未来は予測がつかないから素晴らしい。そう、心から思いたくなる作品である。

全てが完璧な理想的家族とコミュニティ。火事はなく、雨は降らず、浮浪者はおらず、セックスも知らない。とうぜんエイズはなく、そしてなにより・・「白黒」だ。そんな50年代のテレビ番組 ("Pleasantville") 世界に入り込んでしまった現代の少年・少女らが「無菌状態」のコミュニティに持ちこんでしまった「何か」。それによって変化を強要される町の人々の混乱をコメディタッチで描くファンタジー映画である。

本作は、『ビッグ』、『デーヴ』の脚本化として知られるゲイリー・ロスの、製作・脚本を兼ねた監督デヴュー作。トビー・マグワイア、リース・ウェザースプーンに加え、ウィリアム・H・メイシー、ジョアン・アレン、JT・ウォルシュ、ジェフ・ダニエルズら演技派が脇を固めるキャスティングだ。

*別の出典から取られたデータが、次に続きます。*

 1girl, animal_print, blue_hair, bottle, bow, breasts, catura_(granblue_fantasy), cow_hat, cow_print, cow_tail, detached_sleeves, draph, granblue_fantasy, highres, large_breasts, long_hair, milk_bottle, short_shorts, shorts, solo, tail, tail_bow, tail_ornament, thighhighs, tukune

この作品、最近良くある懐古趣味かと思えば、そうではない。むしろ、それとは正反対に、変化を受け入れ、その先に進んでいくという価値観を、メッセージとして発信しようとしている作品である。それと同時に、最初の1歩を踏み出すのに必要な勇気についても語っている。そんなストーリーの中で、感情について、個性について、個人の意思についての力強い物語が展開される。

その前提として、「イノセンスの喪失」が語られる。何も知らず、知らないことで平和に、幸せに暮らしていた人々がそうではいられなくなる。エデンの園にもたらされた知恵の実、それがここでは本物の感情だ。テレビの世界に入ったとたんに白黒映画となってしまうこの映画は、町の人々が感情を手に入れるにしたがって色彩を取り戻していく。この映像表現は単純な思いつきに思われるけれども、何とマジカルだ。

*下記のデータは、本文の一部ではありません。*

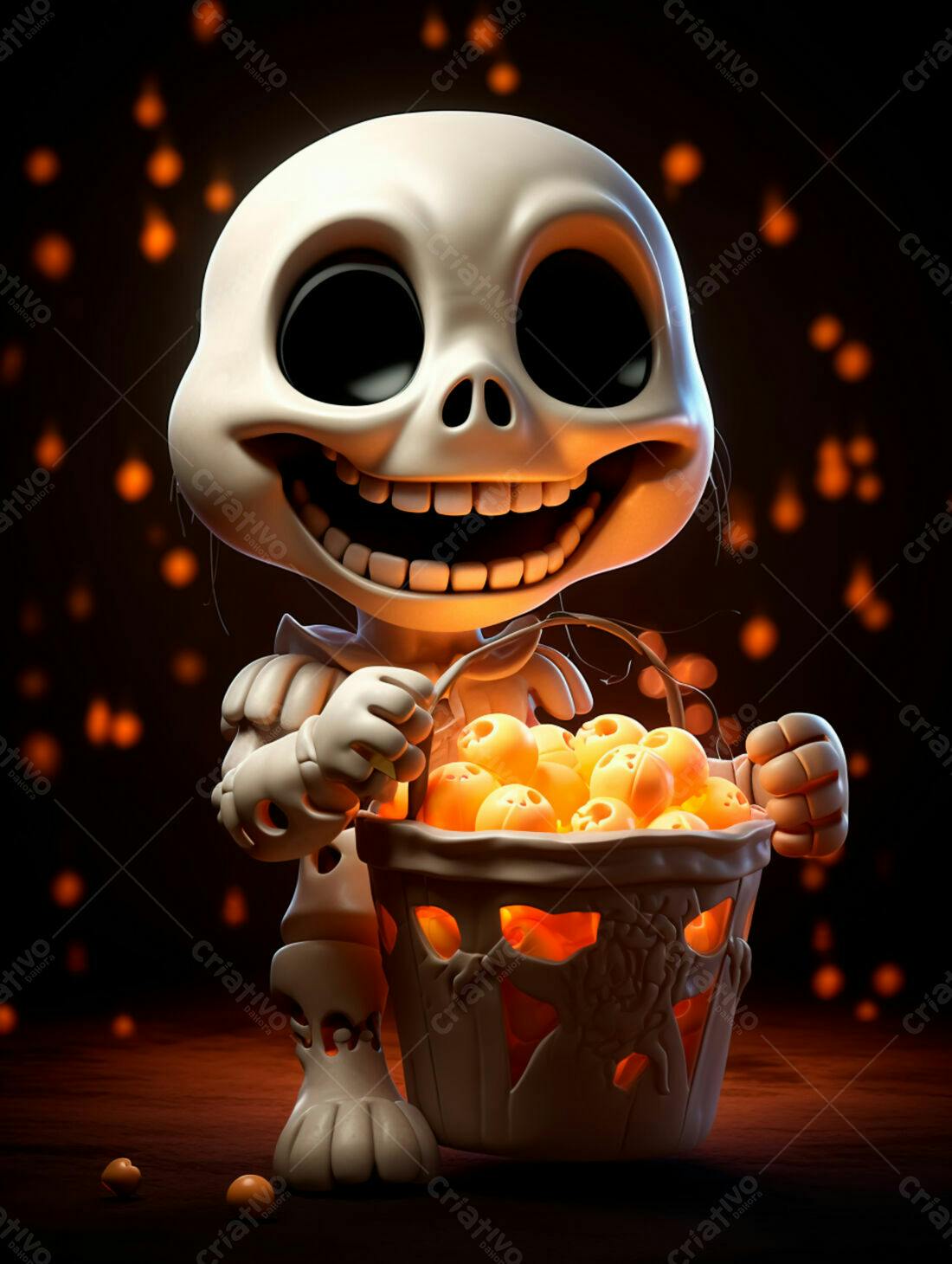 Esqueleto fofo com balde de doces Halloween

ゲイリー・ロスは失われたイノセンスに対する郷愁を描くが、先に述べたように、これは過去をひたすら賛美し、そこに戻ろうとする映画ではない。『ビッグ』を思い出すといい。大人の姿をした主人公と恋に落ちた女性は「子供の世界は、もう一度体験した」といい、最後には彼女自身の属する世界に戻っていったではないか。今回の映画はそこから一歩進めて、我々が得たものについて、我々が得る未来について語ろうとしているように思えるのである。

変化しないのが当たり前であった世界にもたらされた「変化」に直面した人々。予測のつかない将来に対する動揺、恐怖、拒絶、希望などは、そのまま現実を生きるわれわれの姿と重なる。そして誰もが持っている経験-始めての体験に胸を躍らせたり、不安に怯えたりしたことを思い起こさせもする。

出演者はそれぞれに見せ場があり、ここ一番では誰もが最高の魅力を振り撒いている。中でもジェフ・ダニエルズはキャリアで最高の役どころではなかろうか。不安におののきながらも凛として自らを貫く役のジョアン・アレンの繊細な感情表現にも打たれたが、変化を恐れる頑固な保守派を演じて映画を引き締めたJTウォルシュにも喝采だ。

メッセージを声高に主張するのではなく、コメディとしてさりげなく提示するセンスとバランス感覚。それは、ゲイリー・ロスの過去の脚本作品でも証明済みだ。脚本家出身の監督にありがちな律儀さはあるが、本作のテイストはまさしく、彼の脚本作品で感じられたものと同じ。大いにオススメしたい一本である。